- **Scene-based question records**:

_ _ _

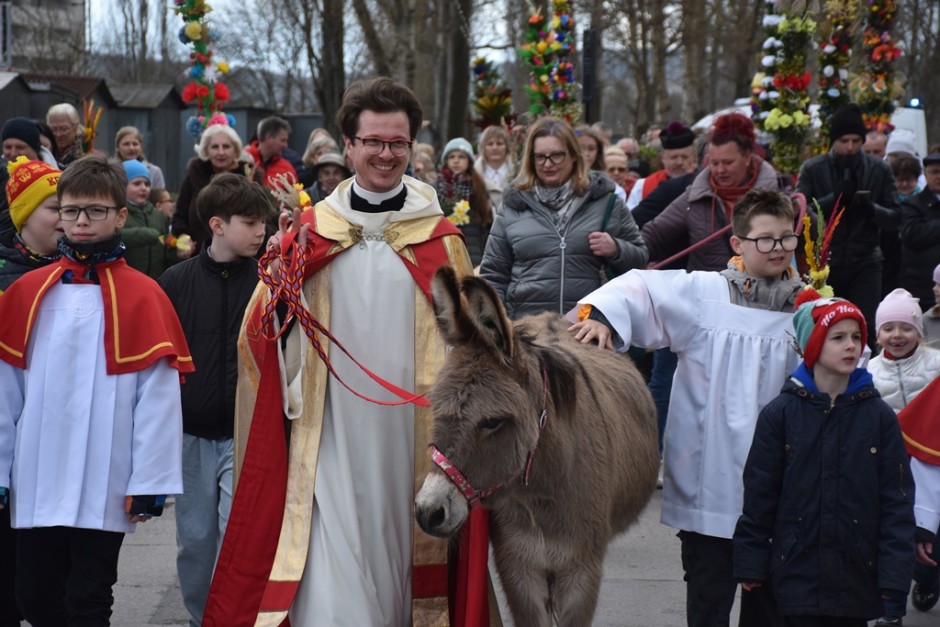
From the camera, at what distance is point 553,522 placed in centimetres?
444

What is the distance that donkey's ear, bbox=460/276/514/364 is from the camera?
394 centimetres

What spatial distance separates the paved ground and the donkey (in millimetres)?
1246

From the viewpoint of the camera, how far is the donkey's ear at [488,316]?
394 centimetres

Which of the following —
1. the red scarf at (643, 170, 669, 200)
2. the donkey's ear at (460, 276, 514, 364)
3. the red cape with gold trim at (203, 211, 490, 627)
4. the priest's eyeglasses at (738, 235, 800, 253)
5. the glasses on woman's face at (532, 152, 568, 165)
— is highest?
the red scarf at (643, 170, 669, 200)

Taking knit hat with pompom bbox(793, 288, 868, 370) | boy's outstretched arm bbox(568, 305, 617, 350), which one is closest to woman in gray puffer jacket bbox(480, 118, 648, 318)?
boy's outstretched arm bbox(568, 305, 617, 350)

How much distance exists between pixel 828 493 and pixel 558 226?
110 inches

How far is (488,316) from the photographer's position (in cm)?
402

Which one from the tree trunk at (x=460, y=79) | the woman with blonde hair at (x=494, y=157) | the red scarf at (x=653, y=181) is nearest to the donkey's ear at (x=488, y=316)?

_ _ _

- **Work to do**: Reproduce all of the records above word for word, leaving out the pictures.

- **Answer to the exercise**:
From the camera, at what distance is point 553,522 placed in centimetres?
444

What is the distance that donkey's ear, bbox=460/276/514/364 is from the camera?
394 centimetres

What spatial distance separates the paved ground and the donkey (in millimetres)?
1246

From the viewpoint of the camera, how far is the donkey's ear at [488,316]?
394 centimetres

Which of the following —
1. the red scarf at (643, 170, 669, 200)
2. the donkey's ear at (460, 276, 514, 364)
3. the red cape with gold trim at (203, 211, 490, 627)
4. the priest's eyeglasses at (738, 235, 800, 253)
5. the glasses on woman's face at (532, 152, 568, 165)
— is highest?
the red scarf at (643, 170, 669, 200)

Taking knit hat with pompom bbox(793, 288, 868, 370) | boy's outstretched arm bbox(568, 305, 617, 350), which one is closest to woman in gray puffer jacket bbox(480, 118, 648, 318)?
boy's outstretched arm bbox(568, 305, 617, 350)

How much distance exists between pixel 828 493 and pixel 558 226?
110 inches

How far is (488,316) from the photographer's position (in cm)?
402

Which one from the tree trunk at (x=460, y=79) | the woman with blonde hair at (x=494, y=157) | the red scarf at (x=653, y=181) is nearest to the donkey's ear at (x=488, y=316)?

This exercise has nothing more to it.